“I’ve heard of corn seed maintaining good germination after 10 years of proper storage, but soybean seed is an entirely different matter,” says Derek Damman, a Seed Consultants Inc. dealer in Napoleon, Ohio. “The biggest factor for saved seed is the manner of storage. I’ve seen guys put small amounts in the corner of a shop or an outbuilding where temperatures fluctuate from hot to freezing. They want to get the seed out of the way in quick fashion but are ruining germination.” If soybean seed is saved, Damman urges growers to focus on germination for the next year. He suggests cold storage or a climate-controlled area, away from humidity.
“At a bare minimum, stack seed off the floor in a basement. However, if seed is treated, that’s a different story. Treatment can seep into the beans and really hammer germination,” he says.
Before planting saved seed, Damman suggests doing a simple germination test: Place 100 random seeds on a damp paper towel in the sunshine. The sprouts are easy to count and give a rough indicator of viable seed.
“Just a few minutes online and you can find simple, effective germination tests. Also, if you insist on saving seed, plant your old soybeans late to better avoid the wet and cold,” he says. “It also helps to blend them with current year seed so there isn’t as dramatic of a drop in germination.”
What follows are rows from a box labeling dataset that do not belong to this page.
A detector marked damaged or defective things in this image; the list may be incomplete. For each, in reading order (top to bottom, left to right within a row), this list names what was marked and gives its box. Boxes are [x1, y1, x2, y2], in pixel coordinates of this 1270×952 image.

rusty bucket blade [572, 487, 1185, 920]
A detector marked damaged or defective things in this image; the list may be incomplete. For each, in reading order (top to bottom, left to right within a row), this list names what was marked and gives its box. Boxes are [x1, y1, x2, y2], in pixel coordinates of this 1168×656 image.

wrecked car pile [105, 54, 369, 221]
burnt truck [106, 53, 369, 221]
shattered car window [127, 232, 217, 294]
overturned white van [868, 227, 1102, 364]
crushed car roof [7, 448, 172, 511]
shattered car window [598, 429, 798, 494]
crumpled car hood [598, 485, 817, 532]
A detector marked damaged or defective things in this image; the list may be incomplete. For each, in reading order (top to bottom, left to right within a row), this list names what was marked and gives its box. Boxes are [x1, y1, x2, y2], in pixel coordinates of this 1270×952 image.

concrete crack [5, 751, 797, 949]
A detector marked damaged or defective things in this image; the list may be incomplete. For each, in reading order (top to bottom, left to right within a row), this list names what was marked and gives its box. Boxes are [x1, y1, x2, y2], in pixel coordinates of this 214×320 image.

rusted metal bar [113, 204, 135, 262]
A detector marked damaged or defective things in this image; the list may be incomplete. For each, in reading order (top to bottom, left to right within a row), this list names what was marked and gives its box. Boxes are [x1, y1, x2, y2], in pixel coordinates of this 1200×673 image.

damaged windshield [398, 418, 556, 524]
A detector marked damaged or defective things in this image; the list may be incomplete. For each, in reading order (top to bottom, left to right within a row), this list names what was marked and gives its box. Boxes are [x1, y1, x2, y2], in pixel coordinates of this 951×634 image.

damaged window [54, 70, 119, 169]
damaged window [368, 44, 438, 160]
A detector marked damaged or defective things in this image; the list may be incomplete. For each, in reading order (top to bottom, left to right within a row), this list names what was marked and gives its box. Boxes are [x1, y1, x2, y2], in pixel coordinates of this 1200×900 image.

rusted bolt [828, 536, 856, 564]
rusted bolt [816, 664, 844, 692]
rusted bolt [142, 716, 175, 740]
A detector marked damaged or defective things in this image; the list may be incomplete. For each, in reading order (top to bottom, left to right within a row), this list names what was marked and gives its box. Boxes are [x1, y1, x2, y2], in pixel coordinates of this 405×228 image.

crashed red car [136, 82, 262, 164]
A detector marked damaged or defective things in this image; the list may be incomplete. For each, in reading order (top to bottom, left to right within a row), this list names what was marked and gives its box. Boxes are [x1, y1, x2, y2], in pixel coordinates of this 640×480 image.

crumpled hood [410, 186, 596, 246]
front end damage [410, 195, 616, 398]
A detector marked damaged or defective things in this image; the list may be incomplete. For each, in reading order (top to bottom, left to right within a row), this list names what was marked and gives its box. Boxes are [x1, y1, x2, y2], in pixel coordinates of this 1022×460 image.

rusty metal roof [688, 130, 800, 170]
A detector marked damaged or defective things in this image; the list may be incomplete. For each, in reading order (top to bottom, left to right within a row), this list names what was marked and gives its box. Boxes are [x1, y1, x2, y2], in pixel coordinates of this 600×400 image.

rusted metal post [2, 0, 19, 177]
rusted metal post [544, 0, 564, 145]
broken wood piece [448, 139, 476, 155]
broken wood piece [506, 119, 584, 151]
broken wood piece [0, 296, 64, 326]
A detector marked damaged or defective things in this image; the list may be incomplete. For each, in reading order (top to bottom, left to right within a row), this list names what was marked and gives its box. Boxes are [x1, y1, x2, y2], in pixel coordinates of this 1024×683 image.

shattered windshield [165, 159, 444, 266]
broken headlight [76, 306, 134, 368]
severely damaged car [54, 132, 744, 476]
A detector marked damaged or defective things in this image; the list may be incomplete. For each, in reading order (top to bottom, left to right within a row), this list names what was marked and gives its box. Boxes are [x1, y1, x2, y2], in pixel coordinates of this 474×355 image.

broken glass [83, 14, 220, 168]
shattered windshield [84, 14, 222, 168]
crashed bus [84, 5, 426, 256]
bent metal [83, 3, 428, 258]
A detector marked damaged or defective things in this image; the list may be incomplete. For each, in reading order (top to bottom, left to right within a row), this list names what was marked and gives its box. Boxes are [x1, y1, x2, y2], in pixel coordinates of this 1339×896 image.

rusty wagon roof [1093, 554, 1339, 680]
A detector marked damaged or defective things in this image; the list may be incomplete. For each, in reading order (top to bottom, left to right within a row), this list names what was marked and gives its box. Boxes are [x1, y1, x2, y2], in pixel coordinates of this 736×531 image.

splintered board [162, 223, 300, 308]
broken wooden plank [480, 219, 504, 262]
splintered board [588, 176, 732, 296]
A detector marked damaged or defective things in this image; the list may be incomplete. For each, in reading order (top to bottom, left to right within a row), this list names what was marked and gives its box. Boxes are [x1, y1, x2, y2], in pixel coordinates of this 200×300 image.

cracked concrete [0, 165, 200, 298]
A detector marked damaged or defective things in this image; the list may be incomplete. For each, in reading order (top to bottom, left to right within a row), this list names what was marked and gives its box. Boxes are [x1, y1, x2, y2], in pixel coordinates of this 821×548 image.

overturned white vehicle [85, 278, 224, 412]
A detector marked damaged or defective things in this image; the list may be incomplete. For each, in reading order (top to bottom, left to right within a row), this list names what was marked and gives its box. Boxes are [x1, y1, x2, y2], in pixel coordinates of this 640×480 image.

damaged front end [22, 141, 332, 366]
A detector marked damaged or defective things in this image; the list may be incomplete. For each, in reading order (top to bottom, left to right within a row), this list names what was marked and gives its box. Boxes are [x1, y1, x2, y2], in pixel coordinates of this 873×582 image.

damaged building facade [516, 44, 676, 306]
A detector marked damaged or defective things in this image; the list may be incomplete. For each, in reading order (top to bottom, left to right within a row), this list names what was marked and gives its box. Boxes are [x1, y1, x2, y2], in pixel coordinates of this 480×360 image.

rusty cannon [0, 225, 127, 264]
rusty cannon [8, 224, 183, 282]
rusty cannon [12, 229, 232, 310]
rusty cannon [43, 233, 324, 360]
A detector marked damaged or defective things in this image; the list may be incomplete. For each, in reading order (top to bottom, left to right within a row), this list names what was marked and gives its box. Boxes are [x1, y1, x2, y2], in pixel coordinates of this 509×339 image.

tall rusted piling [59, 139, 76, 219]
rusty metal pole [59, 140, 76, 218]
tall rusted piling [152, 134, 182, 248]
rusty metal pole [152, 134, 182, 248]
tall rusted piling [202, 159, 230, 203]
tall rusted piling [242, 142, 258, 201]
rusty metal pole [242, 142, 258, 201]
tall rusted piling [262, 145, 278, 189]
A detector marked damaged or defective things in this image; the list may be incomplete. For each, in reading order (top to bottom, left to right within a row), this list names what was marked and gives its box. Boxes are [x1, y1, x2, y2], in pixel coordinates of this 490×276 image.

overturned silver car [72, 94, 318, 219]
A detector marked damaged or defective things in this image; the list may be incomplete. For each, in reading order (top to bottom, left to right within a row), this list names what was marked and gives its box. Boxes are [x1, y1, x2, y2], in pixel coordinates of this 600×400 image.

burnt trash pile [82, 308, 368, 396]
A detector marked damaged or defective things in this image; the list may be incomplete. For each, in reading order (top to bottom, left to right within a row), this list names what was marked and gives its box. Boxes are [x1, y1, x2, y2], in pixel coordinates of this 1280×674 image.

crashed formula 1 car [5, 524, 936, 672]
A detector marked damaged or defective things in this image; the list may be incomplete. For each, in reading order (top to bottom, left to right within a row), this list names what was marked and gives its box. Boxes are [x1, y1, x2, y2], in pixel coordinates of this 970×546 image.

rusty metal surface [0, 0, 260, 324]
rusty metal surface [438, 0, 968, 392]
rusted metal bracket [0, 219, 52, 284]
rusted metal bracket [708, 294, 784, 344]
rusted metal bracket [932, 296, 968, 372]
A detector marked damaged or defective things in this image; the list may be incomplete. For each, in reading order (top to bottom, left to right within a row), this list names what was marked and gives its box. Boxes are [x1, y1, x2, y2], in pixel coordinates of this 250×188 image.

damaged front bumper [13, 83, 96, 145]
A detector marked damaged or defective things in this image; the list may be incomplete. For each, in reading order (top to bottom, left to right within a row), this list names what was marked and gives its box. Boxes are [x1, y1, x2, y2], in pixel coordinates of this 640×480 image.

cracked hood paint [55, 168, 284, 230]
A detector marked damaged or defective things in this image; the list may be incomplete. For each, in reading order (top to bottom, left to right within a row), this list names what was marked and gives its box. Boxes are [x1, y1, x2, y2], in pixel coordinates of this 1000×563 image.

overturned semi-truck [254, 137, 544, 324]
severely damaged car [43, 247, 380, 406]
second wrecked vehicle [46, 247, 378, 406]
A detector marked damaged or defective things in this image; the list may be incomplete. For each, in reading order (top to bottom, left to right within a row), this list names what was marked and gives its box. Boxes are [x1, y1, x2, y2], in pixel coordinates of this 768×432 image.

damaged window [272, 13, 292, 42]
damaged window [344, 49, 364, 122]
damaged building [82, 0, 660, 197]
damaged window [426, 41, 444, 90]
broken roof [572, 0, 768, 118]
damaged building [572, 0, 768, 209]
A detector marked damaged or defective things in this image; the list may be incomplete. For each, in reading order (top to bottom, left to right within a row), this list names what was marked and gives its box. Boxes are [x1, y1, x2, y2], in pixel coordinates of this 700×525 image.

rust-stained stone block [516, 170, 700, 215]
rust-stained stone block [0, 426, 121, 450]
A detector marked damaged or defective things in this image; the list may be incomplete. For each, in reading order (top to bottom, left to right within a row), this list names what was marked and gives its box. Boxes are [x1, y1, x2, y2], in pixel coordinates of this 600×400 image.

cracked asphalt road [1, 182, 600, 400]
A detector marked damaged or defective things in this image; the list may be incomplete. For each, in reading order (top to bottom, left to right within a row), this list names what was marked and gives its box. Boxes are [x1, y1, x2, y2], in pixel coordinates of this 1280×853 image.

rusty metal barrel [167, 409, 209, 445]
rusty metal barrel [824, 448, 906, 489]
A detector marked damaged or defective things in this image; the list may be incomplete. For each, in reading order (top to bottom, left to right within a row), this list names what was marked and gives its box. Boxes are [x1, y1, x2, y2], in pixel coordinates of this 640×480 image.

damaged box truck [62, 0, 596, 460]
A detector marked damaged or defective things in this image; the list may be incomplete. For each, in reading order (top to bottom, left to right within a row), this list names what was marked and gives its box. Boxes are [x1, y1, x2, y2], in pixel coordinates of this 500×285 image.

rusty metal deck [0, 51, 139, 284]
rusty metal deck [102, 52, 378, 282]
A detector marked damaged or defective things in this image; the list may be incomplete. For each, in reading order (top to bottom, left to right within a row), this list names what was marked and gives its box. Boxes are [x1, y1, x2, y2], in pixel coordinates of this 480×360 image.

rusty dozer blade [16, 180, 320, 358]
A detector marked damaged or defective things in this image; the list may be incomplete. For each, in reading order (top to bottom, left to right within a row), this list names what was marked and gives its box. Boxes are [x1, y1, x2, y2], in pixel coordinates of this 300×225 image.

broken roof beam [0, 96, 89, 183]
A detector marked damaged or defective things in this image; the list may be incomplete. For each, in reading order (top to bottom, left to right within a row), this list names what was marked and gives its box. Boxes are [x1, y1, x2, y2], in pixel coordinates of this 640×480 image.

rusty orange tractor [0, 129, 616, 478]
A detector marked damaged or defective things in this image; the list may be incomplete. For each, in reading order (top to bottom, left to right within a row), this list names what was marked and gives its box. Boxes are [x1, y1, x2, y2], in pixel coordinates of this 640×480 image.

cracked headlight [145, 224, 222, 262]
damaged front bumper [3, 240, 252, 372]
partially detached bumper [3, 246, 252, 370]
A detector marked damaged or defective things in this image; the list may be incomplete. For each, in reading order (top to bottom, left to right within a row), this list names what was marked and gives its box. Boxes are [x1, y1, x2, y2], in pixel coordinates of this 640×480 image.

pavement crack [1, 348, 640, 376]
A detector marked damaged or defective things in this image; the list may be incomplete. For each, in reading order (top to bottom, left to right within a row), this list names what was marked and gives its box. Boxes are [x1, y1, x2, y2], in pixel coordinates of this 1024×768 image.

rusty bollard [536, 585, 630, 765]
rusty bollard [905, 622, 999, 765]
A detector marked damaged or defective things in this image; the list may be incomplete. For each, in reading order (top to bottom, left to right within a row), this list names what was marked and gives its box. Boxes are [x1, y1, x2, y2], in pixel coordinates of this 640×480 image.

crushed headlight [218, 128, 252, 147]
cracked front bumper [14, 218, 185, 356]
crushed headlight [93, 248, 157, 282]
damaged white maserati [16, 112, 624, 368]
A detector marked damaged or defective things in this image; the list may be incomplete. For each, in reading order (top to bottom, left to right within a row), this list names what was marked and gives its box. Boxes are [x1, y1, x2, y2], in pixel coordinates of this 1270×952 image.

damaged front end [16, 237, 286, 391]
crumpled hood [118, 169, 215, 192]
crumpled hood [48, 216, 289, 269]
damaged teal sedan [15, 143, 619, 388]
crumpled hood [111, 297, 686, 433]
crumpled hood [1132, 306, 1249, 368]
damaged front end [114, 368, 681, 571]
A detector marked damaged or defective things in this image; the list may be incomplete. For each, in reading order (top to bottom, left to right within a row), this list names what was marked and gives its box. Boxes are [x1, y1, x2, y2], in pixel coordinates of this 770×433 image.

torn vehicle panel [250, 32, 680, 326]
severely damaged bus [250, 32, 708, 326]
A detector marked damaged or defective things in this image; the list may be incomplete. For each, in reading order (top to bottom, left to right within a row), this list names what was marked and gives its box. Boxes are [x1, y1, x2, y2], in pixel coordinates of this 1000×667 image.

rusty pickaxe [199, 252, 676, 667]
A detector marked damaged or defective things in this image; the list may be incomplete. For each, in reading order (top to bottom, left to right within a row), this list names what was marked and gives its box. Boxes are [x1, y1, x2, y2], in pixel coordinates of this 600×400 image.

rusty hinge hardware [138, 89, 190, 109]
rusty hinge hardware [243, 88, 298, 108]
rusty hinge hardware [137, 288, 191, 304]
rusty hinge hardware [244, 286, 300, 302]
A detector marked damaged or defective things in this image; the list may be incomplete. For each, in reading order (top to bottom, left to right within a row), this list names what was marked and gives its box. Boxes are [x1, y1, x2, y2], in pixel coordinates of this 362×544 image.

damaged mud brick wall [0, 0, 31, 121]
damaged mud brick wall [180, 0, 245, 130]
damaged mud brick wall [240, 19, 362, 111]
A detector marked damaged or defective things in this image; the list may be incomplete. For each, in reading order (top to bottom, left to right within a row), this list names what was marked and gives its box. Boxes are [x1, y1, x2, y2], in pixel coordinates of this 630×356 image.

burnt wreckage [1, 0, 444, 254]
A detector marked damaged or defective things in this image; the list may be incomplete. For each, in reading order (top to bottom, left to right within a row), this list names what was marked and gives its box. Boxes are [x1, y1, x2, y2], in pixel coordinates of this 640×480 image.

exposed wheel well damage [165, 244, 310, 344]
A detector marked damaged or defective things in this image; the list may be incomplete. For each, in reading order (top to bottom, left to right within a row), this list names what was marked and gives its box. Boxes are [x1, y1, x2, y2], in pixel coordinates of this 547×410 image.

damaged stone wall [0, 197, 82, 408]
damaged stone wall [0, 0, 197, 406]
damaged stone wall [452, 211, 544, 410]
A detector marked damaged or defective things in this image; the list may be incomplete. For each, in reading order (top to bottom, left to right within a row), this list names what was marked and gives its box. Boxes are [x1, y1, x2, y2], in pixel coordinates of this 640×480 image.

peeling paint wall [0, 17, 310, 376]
Factors such as seed moisture in storage, relative humidity, temperature, handling, seed cleaning equipment and variety genetics all play a part, but unless seed is held in cold storage, it deteriorates over time in most cases, and isn’t conducive to carryover from one year to the next, says Lanny Ashlock, board member with the Natural Soybean & Grain Alliance.
“Once seed reaches physiological maturity in the pod, seed quality is at its peak and doesn’t improve further. We hope to harvest as soon as it reaches 12% moisture and do everything possible to maintain current moisture content while in storage,” he adds.
Stored soybeans are a tricky business with lots of moving parts, echoes Trent Irby, Extension soybean specialist with Mississippi State University. “Genetics and variety matter. Production location also matters. Storage environment is obviously huge. It’s a ‘depends’ answer and may involve a lot of risk to seed if stored too long.”
It’s not standard practice to keep soybeans over a second year in the seed industry. Seed must go into proper storage prior to temperature fluctuations. Not many farmers save leftover seed, unless they can’t return it to the retailer and it has high value. Treated seed can only be planted, buried or burned, says Brad Doyle, president of the Arkansas Soybean Association and owner of Eagle Seed Co.
If soybean seed doesn’t sell after Aug. 1, Doyle sells it to mills at market price. He only holds on to breeder’s seed or very important lines that might be subject to flood or tornado loss.